Phaahla tells the FM “there are some legality issues” concerning the cheaper options. Asked whether this meant months or years, he responded: “Months.”

Paresh Prema, head of technical & actuarial consulting solutions at Alexander Forbes Financial Services, says government approval for low-cost benefit options will make a difference to millions.

Being able to offer cheaper rates, medical aids could draw a significant pool of middle- to lower-income people away from an NHI, avoiding long state health queues. The private sector says pragmatic regulatory reform regarding low-cost benefit options will also reduce the burden on the state.

Picture: Julio César Velásquez Mejía/Pixabay
Picture: Julio César Velásquez Mejía/Pixabay

Funders have long sought to reduce “crippling” prescribed minimum benefits and to obtain tariff ceilings for specialists, who can charge well above scheme rates.

Membership of medical aids has remained stagnant at about 4-million to 5-million as younger people take cheaper gap cover, unregulated by the CMS, and insurance options. It leaves schemes with ageing memberships and increased premiums. Medical schemes are seeking the exclusion of low-cost benefit options from CMS strictures so that they can compete with insurance products.

While Kabane says he doesn’t want another public debate on low-cost benefit options, BHF executives joined one.

Rajesh Patel, head of health systems strengthening at BHF, and Charlton Murove, its head of research, say health care is unnecessarily complex. They blame “dismal” regulatory oversight in which patients struggle to negotiate a health-care funding jungle. A new website, www.medicalaid.com, is helping navigate that jungle.

Patel says regulation creates too many grey areas and has allowed service providers “to charge as much as possible”.

“When you access a consultant, you don’t know the cost and you’re unlikely to negotiate,” he says.

Patel says South Africa is “sitting with a politicised health-care system. There are more politics at play than efforts to solve the problem.” The BHF applied for exemption from the Competition Commission “so we could do collective bargaining while the government gets its act together, but politics came into play ... we’ve been sitting with the Competition Commission for over two years”.

Prema says the reforms of prescribed minimum benefits, involving tariff setting and regular reviews, never happened. This led to an increase in the cost of these benefits and “a lot of people falling out of the system”.

He says it is difficult to understand why the government would wait a decade or more for an NHI to kick in “when we have an industry that’s well maintained and regulated and can provide benefits at low prices with a good primary health-care basket”.

Such products could be allowed with an exemption that did not require the minister’s approval until a full framework is developed. However, the CMS, which should be independent and act without fear or favour, is “sensitive to the current political environment and needs the department’s approval before it proceeds with any initiative,” he says.

**What this task involves:**
From the medical-scheme article, extract the passage that begins at the words "Funders have long" and ends after the words "above scheme rates.". Rely solely on the medical-scheme article for your answers.

Stored entries:
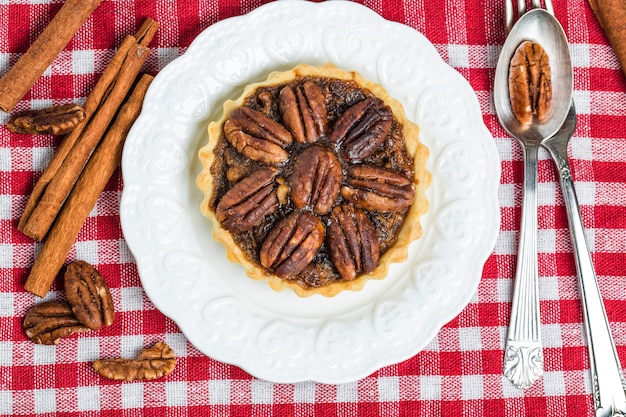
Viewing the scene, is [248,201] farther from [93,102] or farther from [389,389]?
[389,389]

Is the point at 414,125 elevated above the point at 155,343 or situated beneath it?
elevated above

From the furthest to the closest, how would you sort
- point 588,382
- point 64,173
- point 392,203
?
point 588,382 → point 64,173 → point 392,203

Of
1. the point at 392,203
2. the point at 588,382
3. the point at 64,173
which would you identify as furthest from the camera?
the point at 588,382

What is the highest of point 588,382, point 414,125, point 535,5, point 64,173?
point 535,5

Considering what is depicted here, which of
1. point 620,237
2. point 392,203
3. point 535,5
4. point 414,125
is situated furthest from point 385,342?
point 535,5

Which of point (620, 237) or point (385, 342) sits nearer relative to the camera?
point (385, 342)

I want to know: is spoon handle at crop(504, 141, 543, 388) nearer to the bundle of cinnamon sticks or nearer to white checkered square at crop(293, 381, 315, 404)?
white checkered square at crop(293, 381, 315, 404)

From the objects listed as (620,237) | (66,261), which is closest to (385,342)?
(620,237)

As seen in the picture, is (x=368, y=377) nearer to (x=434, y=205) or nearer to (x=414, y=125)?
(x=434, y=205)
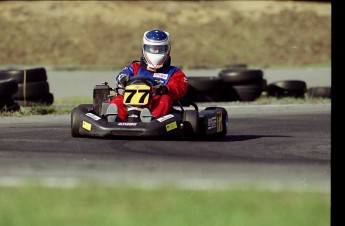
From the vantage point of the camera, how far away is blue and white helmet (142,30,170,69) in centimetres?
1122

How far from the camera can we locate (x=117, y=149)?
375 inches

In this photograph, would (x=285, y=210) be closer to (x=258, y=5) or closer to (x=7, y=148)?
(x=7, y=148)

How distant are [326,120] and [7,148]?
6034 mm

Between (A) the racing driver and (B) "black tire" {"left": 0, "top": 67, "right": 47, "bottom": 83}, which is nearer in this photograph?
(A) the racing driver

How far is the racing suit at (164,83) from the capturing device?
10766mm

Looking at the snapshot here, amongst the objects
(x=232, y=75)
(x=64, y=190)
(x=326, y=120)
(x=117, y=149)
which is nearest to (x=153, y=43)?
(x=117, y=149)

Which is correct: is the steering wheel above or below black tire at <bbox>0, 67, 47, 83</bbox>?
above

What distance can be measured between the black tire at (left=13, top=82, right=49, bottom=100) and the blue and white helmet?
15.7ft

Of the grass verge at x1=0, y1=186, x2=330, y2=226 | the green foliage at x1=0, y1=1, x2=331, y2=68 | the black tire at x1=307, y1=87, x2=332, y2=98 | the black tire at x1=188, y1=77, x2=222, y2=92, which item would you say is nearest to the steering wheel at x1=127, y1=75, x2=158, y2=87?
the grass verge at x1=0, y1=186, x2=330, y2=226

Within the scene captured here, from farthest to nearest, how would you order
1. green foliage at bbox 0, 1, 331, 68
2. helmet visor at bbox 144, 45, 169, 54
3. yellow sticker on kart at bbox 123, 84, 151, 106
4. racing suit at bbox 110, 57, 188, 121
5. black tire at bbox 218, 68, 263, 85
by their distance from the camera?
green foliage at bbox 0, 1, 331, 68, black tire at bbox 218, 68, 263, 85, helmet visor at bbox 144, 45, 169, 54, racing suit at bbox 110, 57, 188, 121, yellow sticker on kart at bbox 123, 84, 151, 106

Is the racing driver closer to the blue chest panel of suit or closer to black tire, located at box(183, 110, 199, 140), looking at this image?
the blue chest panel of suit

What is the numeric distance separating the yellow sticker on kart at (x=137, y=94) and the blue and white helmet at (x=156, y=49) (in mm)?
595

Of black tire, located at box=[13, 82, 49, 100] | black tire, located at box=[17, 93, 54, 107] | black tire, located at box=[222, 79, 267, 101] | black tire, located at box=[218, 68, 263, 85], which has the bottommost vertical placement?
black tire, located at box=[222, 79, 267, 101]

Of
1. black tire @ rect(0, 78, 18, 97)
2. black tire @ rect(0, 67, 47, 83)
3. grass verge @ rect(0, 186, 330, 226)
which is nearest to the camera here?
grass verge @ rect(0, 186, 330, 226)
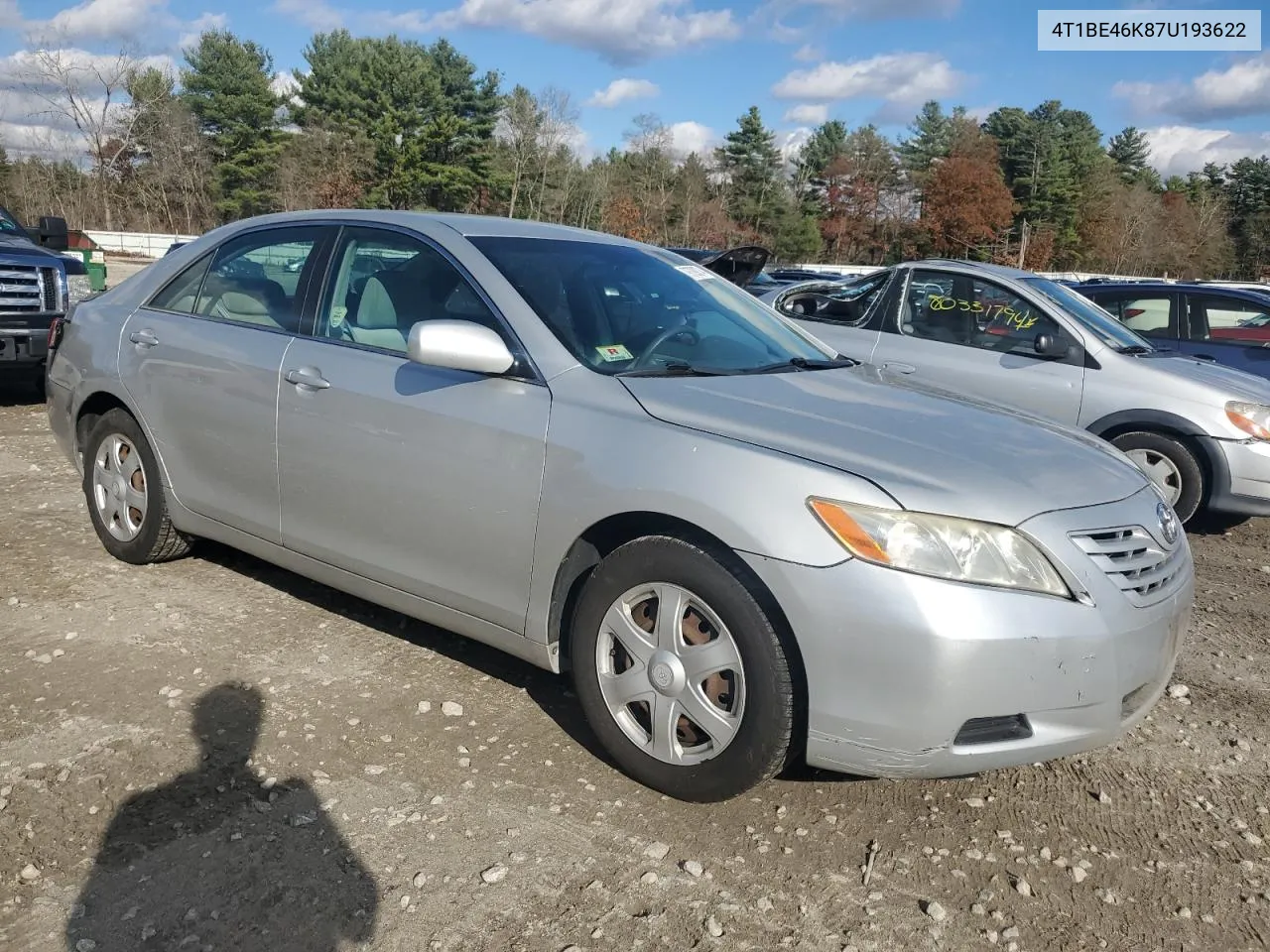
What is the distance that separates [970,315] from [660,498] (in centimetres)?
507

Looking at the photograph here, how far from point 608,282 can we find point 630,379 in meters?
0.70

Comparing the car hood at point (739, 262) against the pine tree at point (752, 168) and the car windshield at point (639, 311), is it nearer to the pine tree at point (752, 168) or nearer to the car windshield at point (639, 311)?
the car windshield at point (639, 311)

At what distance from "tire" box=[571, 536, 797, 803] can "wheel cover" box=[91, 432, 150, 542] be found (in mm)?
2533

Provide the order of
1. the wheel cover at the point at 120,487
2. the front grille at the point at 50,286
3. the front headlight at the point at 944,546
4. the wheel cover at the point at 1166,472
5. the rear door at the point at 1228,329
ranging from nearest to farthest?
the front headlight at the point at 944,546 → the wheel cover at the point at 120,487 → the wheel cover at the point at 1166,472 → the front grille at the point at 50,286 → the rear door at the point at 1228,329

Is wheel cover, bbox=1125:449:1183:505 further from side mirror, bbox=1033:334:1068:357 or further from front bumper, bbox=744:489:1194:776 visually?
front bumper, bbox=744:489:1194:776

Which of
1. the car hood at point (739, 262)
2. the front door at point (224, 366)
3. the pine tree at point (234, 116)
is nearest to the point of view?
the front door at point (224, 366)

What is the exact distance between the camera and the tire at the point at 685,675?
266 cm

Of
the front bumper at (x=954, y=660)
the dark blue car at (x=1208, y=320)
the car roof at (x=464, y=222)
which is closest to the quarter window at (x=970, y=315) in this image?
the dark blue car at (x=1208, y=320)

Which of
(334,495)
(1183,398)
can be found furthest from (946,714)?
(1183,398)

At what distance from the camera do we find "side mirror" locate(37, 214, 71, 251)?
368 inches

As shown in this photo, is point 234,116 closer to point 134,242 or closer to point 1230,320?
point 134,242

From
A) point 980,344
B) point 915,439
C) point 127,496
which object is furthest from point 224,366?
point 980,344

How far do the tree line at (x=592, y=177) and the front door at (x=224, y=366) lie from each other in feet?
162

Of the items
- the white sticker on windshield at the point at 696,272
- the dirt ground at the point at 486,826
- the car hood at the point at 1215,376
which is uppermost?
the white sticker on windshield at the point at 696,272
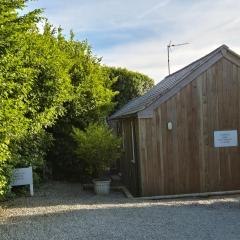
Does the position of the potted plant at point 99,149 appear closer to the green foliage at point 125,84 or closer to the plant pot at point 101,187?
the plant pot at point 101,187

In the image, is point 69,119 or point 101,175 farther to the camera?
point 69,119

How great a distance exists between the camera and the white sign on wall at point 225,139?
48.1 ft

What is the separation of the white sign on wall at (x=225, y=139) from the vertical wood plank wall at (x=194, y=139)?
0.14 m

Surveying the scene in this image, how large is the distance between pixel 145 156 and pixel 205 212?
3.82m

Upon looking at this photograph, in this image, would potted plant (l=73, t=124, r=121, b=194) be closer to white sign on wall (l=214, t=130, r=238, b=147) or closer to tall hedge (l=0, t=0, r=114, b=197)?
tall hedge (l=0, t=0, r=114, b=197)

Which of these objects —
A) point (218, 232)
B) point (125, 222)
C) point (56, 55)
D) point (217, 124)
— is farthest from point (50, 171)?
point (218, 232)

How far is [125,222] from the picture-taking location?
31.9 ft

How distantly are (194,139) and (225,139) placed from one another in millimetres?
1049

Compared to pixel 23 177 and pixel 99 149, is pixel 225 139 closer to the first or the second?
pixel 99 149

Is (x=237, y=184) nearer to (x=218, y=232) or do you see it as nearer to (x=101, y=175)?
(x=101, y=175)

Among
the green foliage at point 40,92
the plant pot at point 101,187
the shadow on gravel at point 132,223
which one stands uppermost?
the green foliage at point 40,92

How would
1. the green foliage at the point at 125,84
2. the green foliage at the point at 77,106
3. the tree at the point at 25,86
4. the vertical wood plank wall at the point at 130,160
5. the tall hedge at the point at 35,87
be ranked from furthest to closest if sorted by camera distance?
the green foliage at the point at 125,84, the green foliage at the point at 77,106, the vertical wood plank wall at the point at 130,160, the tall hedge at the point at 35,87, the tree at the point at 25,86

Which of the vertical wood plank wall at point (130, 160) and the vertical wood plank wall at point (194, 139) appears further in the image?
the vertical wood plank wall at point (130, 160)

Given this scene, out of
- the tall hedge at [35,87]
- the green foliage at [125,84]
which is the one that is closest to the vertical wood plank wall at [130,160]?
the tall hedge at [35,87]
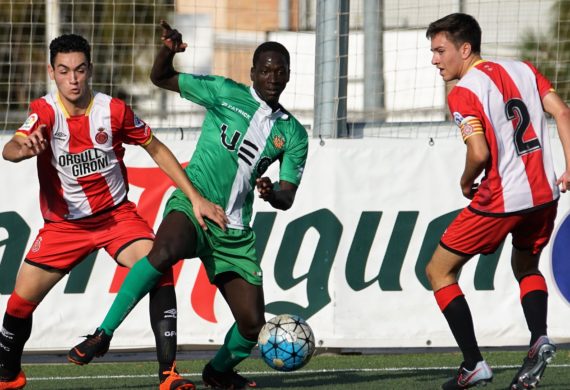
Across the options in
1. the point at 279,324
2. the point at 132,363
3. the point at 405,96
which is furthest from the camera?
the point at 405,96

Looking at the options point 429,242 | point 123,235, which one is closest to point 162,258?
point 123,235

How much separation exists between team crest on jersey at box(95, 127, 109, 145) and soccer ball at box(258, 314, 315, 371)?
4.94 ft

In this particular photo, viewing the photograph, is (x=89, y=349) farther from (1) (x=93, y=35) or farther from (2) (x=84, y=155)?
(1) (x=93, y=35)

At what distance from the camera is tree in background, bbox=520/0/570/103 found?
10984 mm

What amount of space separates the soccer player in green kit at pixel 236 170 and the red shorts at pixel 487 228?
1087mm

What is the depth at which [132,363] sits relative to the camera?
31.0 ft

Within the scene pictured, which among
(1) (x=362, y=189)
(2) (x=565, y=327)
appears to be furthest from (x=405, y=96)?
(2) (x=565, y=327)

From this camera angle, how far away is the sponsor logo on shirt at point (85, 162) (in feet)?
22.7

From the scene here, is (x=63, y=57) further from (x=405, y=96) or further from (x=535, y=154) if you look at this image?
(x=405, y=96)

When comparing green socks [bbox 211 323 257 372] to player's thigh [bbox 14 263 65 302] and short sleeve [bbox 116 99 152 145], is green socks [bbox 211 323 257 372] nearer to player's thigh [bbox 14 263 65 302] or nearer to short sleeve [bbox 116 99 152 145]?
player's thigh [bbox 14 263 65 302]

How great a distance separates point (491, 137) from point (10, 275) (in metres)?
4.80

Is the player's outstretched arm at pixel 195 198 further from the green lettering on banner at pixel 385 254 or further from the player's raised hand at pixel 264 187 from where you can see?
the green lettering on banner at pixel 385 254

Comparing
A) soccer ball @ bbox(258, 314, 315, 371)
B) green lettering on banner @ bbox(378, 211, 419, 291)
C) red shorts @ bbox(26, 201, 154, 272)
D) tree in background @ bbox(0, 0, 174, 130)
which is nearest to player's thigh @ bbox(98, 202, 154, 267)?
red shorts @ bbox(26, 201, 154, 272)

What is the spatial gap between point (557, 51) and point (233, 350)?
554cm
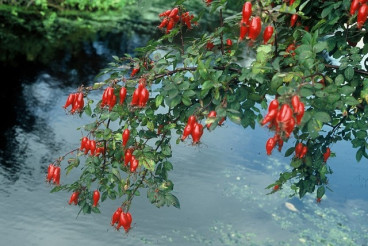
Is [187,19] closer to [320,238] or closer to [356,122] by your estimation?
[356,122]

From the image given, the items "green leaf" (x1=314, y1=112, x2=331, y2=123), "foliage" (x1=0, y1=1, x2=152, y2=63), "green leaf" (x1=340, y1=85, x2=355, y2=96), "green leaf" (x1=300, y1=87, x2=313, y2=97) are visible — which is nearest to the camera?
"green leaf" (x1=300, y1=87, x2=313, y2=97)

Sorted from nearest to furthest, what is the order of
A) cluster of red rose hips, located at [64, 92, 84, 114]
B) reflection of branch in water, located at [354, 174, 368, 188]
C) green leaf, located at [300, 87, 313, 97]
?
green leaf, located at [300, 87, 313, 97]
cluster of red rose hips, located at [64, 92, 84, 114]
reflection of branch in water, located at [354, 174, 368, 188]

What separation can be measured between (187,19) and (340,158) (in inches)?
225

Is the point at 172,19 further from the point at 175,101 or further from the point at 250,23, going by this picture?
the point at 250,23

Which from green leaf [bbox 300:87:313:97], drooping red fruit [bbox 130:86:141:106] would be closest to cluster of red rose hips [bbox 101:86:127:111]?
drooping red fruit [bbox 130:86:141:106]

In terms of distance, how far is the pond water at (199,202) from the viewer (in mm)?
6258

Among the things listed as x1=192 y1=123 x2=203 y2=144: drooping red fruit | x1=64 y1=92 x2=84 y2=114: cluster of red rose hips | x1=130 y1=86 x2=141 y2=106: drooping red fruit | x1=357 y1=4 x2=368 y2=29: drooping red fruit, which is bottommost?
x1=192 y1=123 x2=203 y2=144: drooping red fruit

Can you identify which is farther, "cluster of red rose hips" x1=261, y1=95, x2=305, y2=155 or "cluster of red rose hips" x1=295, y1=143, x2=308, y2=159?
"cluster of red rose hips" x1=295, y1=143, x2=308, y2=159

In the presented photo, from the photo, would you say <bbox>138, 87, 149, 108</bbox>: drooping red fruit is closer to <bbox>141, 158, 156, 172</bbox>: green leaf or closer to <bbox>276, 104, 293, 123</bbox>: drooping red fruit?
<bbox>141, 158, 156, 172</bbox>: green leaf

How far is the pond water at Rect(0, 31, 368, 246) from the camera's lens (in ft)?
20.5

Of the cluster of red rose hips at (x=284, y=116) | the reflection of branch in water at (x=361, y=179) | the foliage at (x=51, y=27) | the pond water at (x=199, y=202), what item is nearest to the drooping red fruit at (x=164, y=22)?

**Exercise response:**
Funders have long sought to reduce “crippling” prescribed minimum benefits and to obtain tariff ceilings for specialists, who can charge well above scheme rates.